A few sparrows flutter near the exhaust of the kitchen. A nest there, perhaps. Otherwise, it is silent. Uncle clicks his tongue. He slaps his forehead again. 

"Shanta!" he screams. "Fine! What am I supposed to do now? Where are you now? Shanta!" 

He gets off the chair with great effort, grunting as he stands. The veshti unfolds to his feet. A small breeze blows in the verandah. The sparrows seem louder. 

"Shanta!" Uncle screams again. He walks with stuttering steps towards the bedroom. Inside, there is only the bed and the almara. The curtains sway and rustle against the mosquito net on the window. He stutters along to the kitchen where only the sparrows and the warm breath of the exhaust are humming along some sort of forgotten tune. Uncle sighs. 

“Shanta!” he calls out again. “Don’t make me climb the stairs. Why don’t you understand that I am old now? So old…” 

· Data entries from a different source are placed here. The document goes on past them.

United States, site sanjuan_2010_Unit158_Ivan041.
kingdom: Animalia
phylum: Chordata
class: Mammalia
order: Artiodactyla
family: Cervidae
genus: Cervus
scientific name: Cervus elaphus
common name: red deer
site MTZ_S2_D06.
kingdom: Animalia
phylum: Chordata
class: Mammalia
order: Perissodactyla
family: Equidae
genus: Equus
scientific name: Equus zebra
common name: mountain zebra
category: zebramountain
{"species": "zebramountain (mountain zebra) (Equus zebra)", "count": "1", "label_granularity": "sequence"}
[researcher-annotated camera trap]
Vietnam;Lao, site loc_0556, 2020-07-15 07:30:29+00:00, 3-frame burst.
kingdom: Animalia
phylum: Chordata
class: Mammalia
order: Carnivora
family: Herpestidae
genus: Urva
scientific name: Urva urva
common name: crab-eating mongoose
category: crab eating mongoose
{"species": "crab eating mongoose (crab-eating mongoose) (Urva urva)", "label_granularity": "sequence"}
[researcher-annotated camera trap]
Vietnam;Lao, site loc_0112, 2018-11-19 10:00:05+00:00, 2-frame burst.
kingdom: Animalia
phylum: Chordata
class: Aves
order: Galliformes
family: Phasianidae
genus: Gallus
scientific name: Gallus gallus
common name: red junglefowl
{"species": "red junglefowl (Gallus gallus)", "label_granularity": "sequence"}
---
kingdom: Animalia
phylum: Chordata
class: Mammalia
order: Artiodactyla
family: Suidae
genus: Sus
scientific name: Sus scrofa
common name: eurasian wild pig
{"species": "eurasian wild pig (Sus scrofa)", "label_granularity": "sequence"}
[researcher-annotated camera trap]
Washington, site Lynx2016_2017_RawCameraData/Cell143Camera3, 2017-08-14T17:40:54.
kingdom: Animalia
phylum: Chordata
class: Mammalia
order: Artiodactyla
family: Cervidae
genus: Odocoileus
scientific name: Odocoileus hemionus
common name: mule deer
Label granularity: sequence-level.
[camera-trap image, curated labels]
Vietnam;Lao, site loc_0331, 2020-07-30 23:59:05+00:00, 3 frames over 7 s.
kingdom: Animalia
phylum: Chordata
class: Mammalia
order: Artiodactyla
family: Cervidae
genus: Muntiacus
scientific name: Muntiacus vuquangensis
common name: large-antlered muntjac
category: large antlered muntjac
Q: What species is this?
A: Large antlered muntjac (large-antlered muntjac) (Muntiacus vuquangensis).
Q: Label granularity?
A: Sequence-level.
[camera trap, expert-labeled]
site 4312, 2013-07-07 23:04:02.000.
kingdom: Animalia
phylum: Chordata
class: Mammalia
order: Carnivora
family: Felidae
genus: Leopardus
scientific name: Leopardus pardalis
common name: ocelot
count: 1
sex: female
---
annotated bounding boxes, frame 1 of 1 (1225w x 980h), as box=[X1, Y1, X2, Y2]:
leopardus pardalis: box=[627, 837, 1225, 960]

He limps, alternating the leg upon which his weight rests. First right leg, then left. First right for three limps and then left for three limps. When he reaches the stairs he sighs again. The steps are made of stone. They are cold on his feet. He climbs them slowly, one step at a time, as though walking at the edge of a cliff.

 

“See, I am having to do so much work to come and find you,” he mumbles as he climbs, as though recounting an old memory. “It’s just that sometimes I get angry and start to say these things. Don’t take me seriously, no? You will take everything I say seriously? See? Even when the doctor told me to stay on medication I didn’t listen no? You have to do some little bit accepting, no, Shanta? Yes, yes. Some accepting and compromise you need to do… Right? Yes, now tell me… Where are you?”

The door creaks open to the terrace. The floor is the same color as the top of Gopu Uncle’s head. From here, you can see pinking clouds and the sprawling city and the small cars far away on the bridge over the river. They look like insects.
There is nothing on the terrace. 

II

That morning, five years ago, everybody was there. The hall and the courtyard found themselves infested with family members. There was Kumar Uncle and Lakshmi Aunty who were relatives on Shanta Aunty’s side. There was Jaya, Gopu Uncle’s niece. There was Poochi Paati, Gopu Uncle’s mother, so old that she had lost count of age. 

She had about nine strands of hair that ran over her head to form a nut-sized bun at the back. Her face was slush. Her nose was the same as her mouth and her forehead was her eyes and her eyes were her ears. You only got an idea of her.

Gopu Uncle and Shanta Aunty were inside the bedroom. The afternoon was warm and windy. The air seemed possessed; it was flailing about the dust and flinging dry leaves. The bedroom window provided for a safe bunker from which you watched the wind’s dance outside. A lazy enough zeitgeist for the conversation Uncle and Aunty were having: how much snacks to serve the guests. 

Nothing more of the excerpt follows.